To do:
Take each line in the entries below that holds "Tripura" and show it.

Data excerpts:
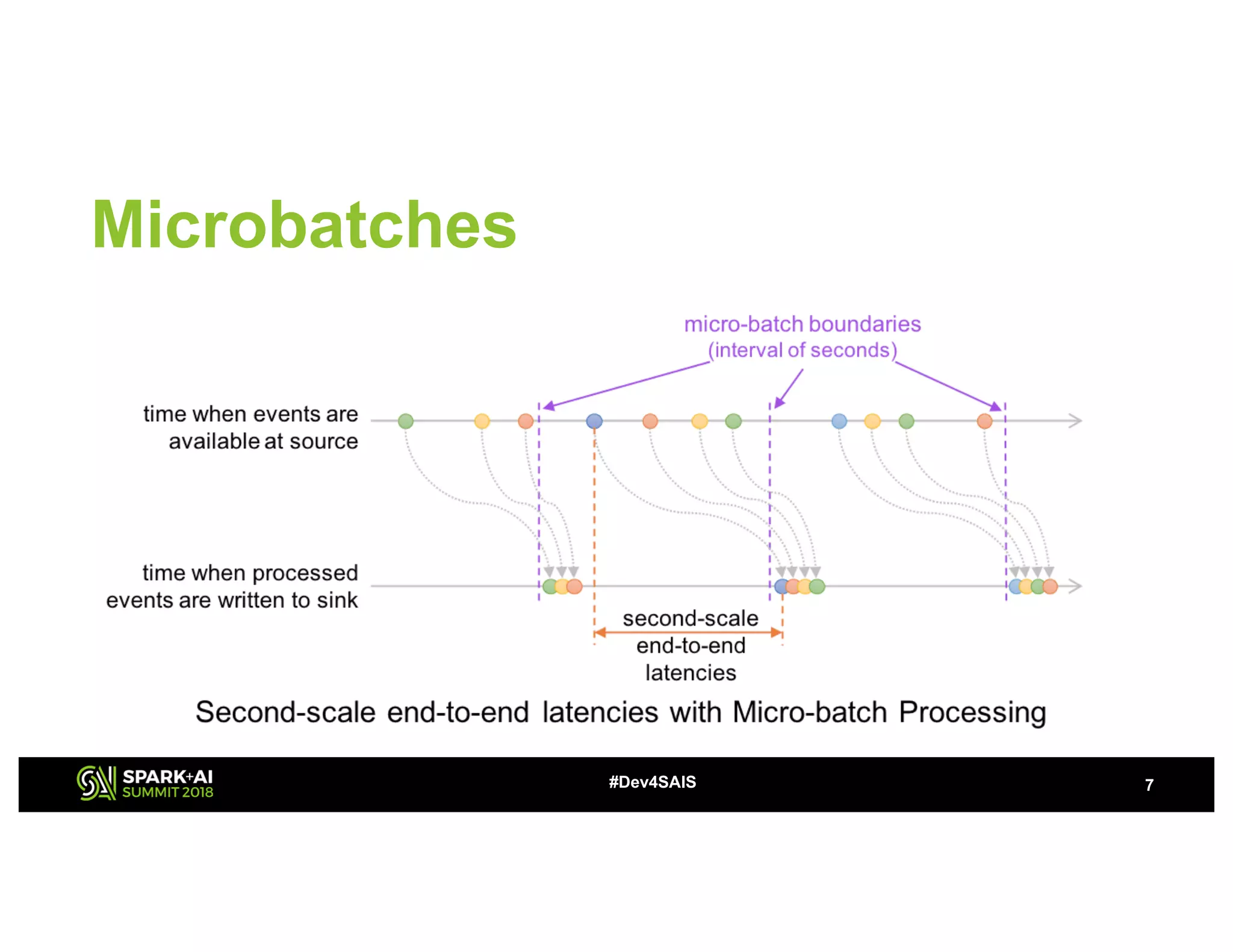 Microbatches

micro-batch boundaries
(interval of seconds)

time when events are available at source

time when processed events are written to sink

second-scale end-to-end latencies

Second-scale end-to-end latencies with Micro-batch Processing

SPARK+AI SUMMIT 2018

#Dev4SAIS

7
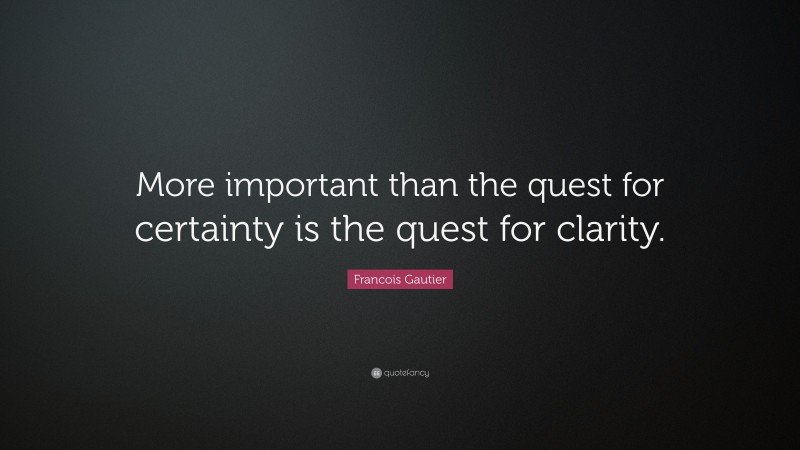 More important than the quest for certainty is the quest for clarity.

Francois Gautier

quotefancy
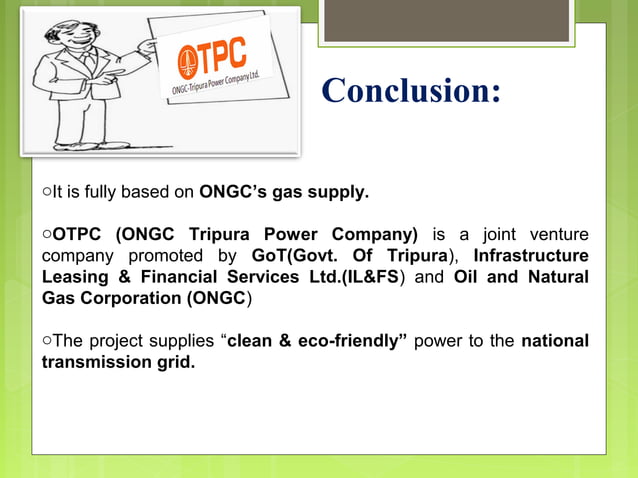 OTPC
ONGC-Tripura Power Company Ltd.

Conclusion:

○It is fully based on ONGC's gas supply.

○OTPC (ONGC Tripura Power Company) is a joint venture company promoted by GoT(Govt. Of Tripura), Infrastructure Leasing & Financial Services Ltd.(IL&FS) and Oil and Natural Gas Corporation (ONGC)

○The project supplies "clean & eco-friendly" power to the national transmission grid.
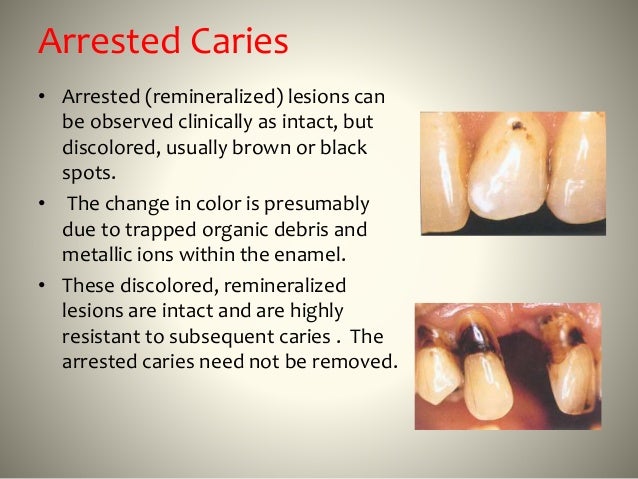 Arrested Caries

• Arrested (remineralized) lesions can be observed clinically as intact, but discolored, usually brown or black spots.

• The change in color is presumably due to trapped organic debris and metallic ions within the enamel.

• These discolored, remineralized lesions are intact and are highly resistant to subsequent caries . The arrested caries need not be removed.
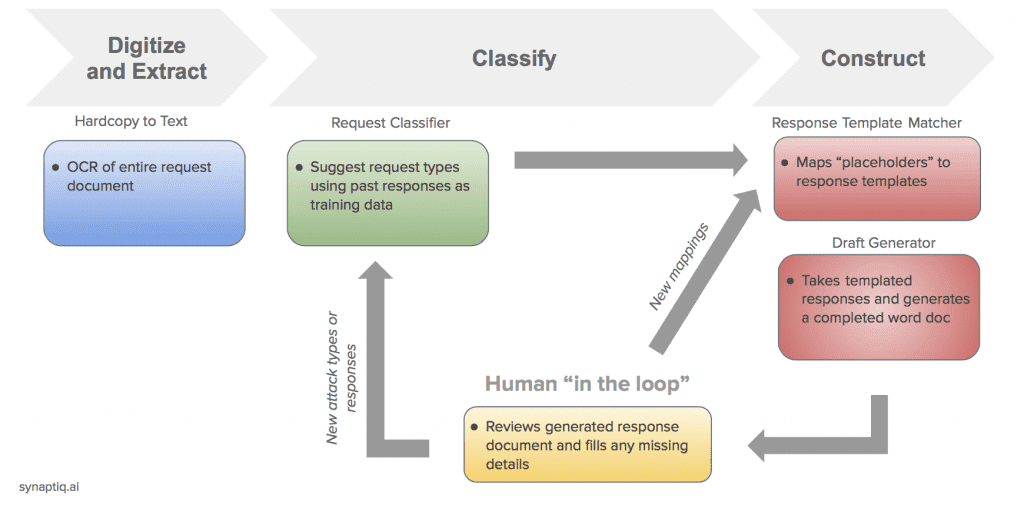 Digitize and Extract

Classify

Construct

Hardcopy to Text

● OCR of entire request document

Request Classifier

● Suggest request types using past responses as training data

Response Template Matcher

● Maps "placeholders" to response templates

Draft Generator

● Takes templated responses and generates a completed word doc

New mappings

New attack types or responses

Human "in the loop"

● Reviews generated response document and fills any missing details

synaptiq.ai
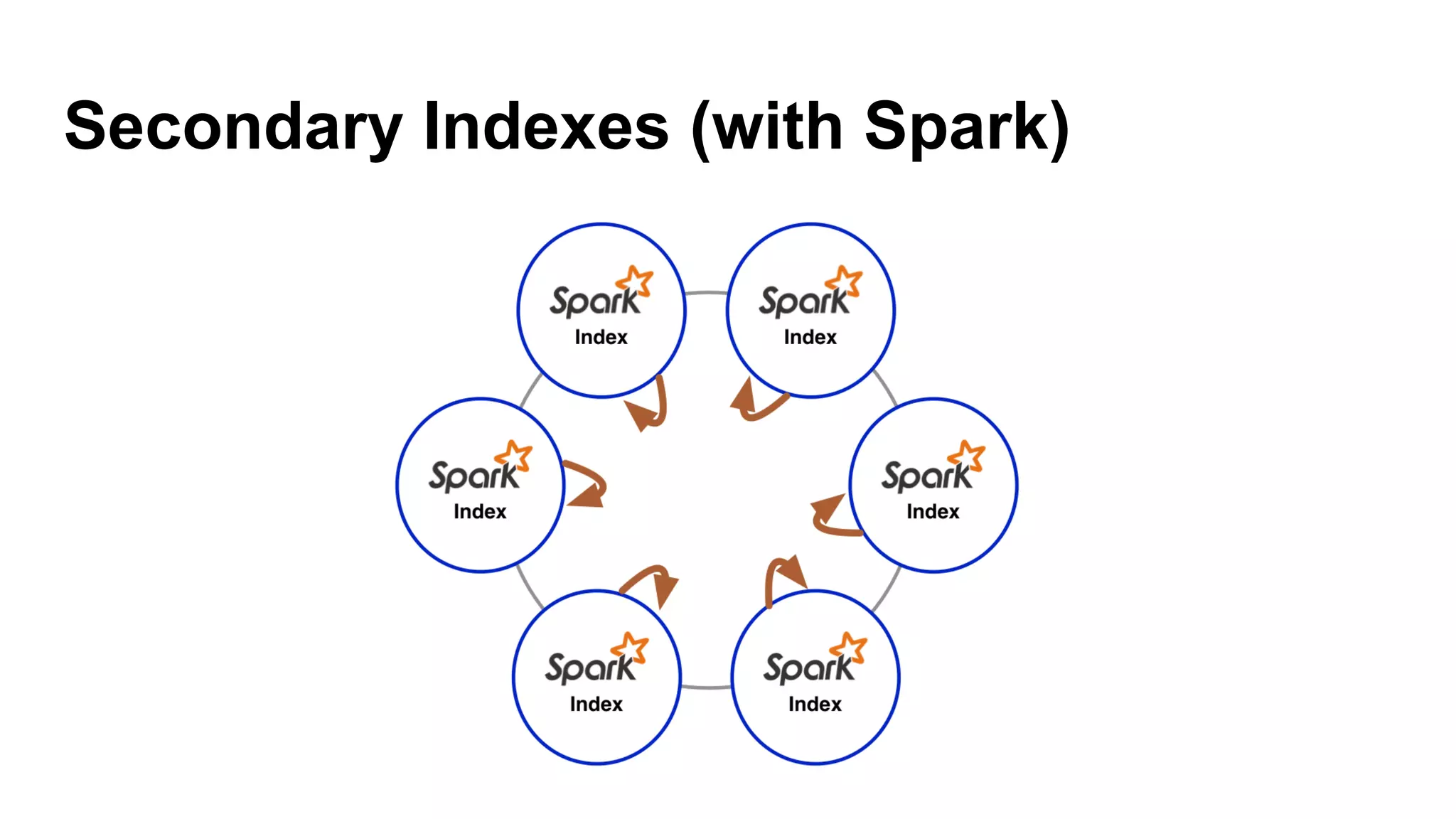 Secondary Indexes (with Spark)

Spark
Index

Spark
Index

Spark
Index

Spark
Index

Spark
Index

Spark
Index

Solution for this task:
ONGC-Tripura Power Company Ltd.
○OTPC (ONGC Tripura Power Company) is a joint venture company promoted by GoT(Govt. Of Tripura), Infrastructure Leasing & Financial Services Ltd.(IL&FS) and Oil and Natural Gas Corporation (ONGC)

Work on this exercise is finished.